To everyone’s utter amazement a big ol’ farm horse came cantering around the house, carrying what had to be the world’s oldest version of Dale Evans. It was Tante Lulu, wearing a fringed cowgirl skirt and blouse and tooled leather boots. A wide-brimmed Stetson, kid sized, topped her still-curly hair, which was white today.
“ A horse, auntie? A horse?” Remy choked out.
“ My T-bir
d’s still in the shop. Get me down off this beast before I fall on my face. I kin walk faster’n he trots.”
“ What the hell are you doing here, Tante Lulu?” That was Luc, full of tact.
“ Holy Sac-au-lait! Come to save your sorry behinds, thass what I’m doing here.”
“ How did you know we were here?” Luc wanted to know.
“ Sylvie tol’ me you two were engaged in some bizness.” Then she turned on Remy and wagged a bony finger up into his face, “What for you ask Luc to help you with Gizelle? You gettin’ dumb or sumpin’? I’m a better go-between than Luc with bayou folks, and don’t you forget it.”
“ Are you saying I can’t handle a simple business deal on my own?” Sometimes Remy didn’t know when to shut his mouth.
“ Sometimes you don’t know when to shut your mouth,” his brother whispered to him.
Sure enough, his aunt shut it for him. “I’m saying you have as much chance with Gizelle, on your own, as a one-legged man at a hiney-kicking contest.” Then his aunt turned on Gizelle, who still stood on the porch, thankfully with her weapon lowered by now. “Ellie, chère, how you bin?”

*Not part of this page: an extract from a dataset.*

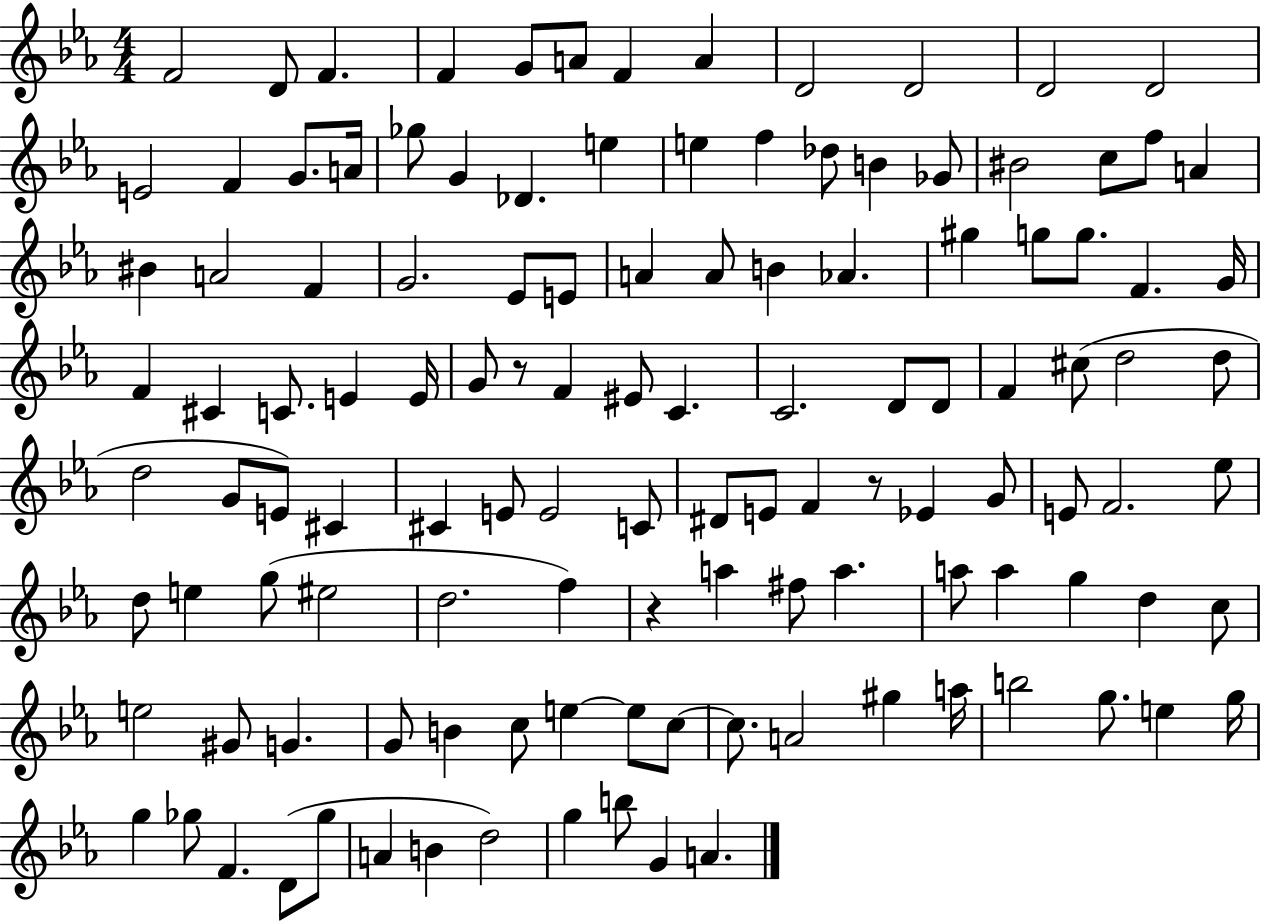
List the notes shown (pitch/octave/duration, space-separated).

Ellie? Gizelle is Ellie? A witch named “Ellie”?
“ Come sit your pretty self down here, Lulu,” Gizelle said with a wide smile, waving a hand toward a glider on her porch. “You so little the crows gonna carry you off, girl. I get you a bowl of gumbo, yes?”

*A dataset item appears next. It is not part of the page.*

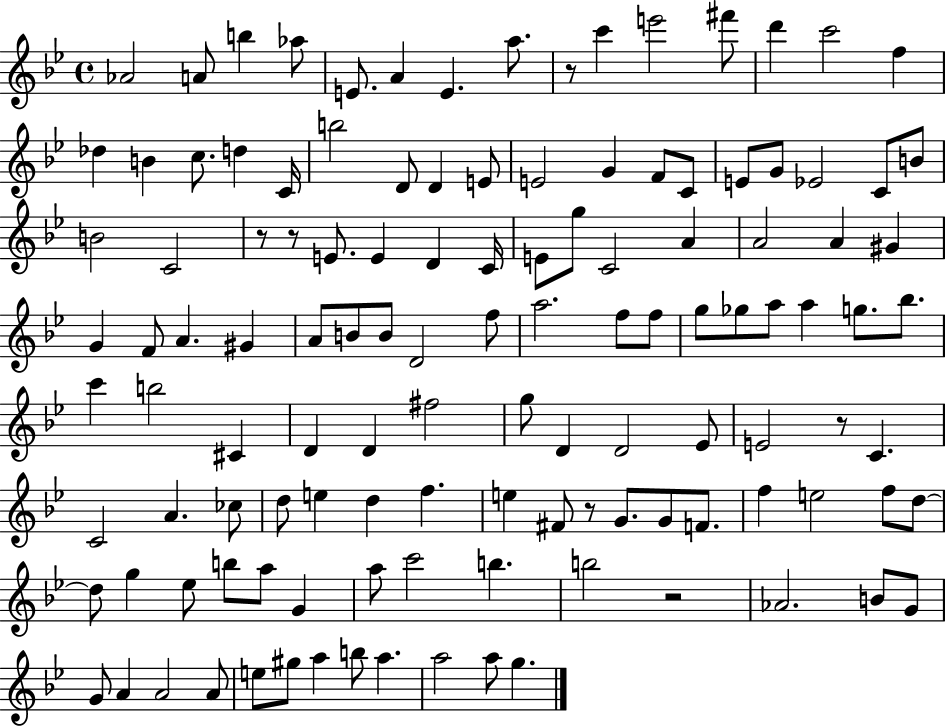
Ab4/h A4/e B5/q Ab5/e E4/e. A4/q E4/q. A5/e. R/e C6/q E6/h F#6/e D6/q C6/h F5/q Db5/q B4/q C5/e. D5/q C4/s B5/h D4/e D4/q E4/e E4/h G4/q F4/e C4/e E4/e G4/e Eb4/h C4/e B4/e B4/h C4/h R/e R/e E4/e. E4/q D4/q C4/s E4/e G5/e C4/h A4/q A4/h A4/q G#4/q G4/q F4/e A4/q. G#4/q A4/e B4/e B4/e D4/h F5/e A5/h. F5/e F5/e G5/e Gb5/e A5/e A5/q G5/e. Bb5/e. C6/q B5/h C#4/q D4/q D4/q F#5/h G5/e D4/q D4/h Eb4/e E4/h R/e C4/q. C4/h A4/q. CES5/e D5/e E5/q D5/q F5/q. E5/q F#4/e R/e G4/e. G4/e F4/e. F5/q E5/h F5/e D5/e D5/e G5/q Eb5/e B5/e A5/e G4/q A5/e C6/h B5/q. B5/h R/h Ab4/h. B4/e G4/e G4/e A4/q A4/h A4/e E5/e G#5/e A5/q B5/e A5/q. A5/h A5/e G5/q.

He looked at Luc and Luc looked at him. Was this the same Gizelle Fortier? Smiling? With a hospitable attitude?
“ It’s hot, hot, hot today. You got any of that sweet tea you make so good?” their aunt asked Gizelle.
“ For sure, darlin’.”
“ I’m thinking about throwing up,” Remy said.
“ Ditto,” Luc agreed.
A horn honked and a candy apple red pickup pulled into the crushed clamshell driveway. Bonnie Raitt was belting out “Something to Talk About” on the truck stereo.

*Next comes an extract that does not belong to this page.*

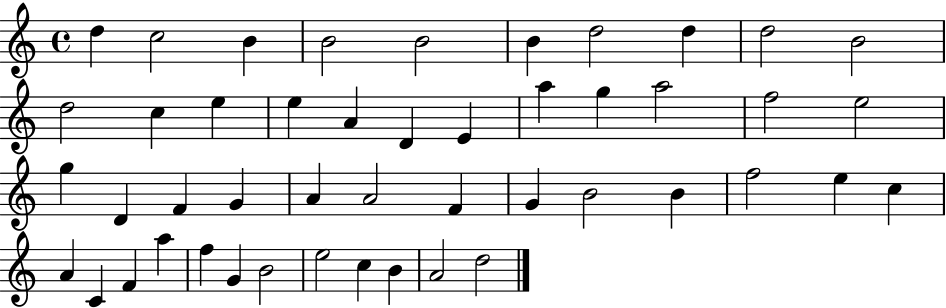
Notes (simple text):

The redheaded woman in the driver’s seat maneuvered the truck in a circle so that she could park off to the side. She opened the truck door and stood on the running board, stretching, as if she’d just completed a long drive, which she must have since the vehicle sported a D.C. license, in addition to a vanity plate up front that said, REDHOT, and a bumper sticker which read, DECORATORS DO IT WITH STYLE. Remy couldn’t begin to ponder the tempting implications of both of those messages because he was too intrigued by the thick swath of her fiery hair, which she pulled back off her face into a high ponytail. Only then did she jump down off the running board.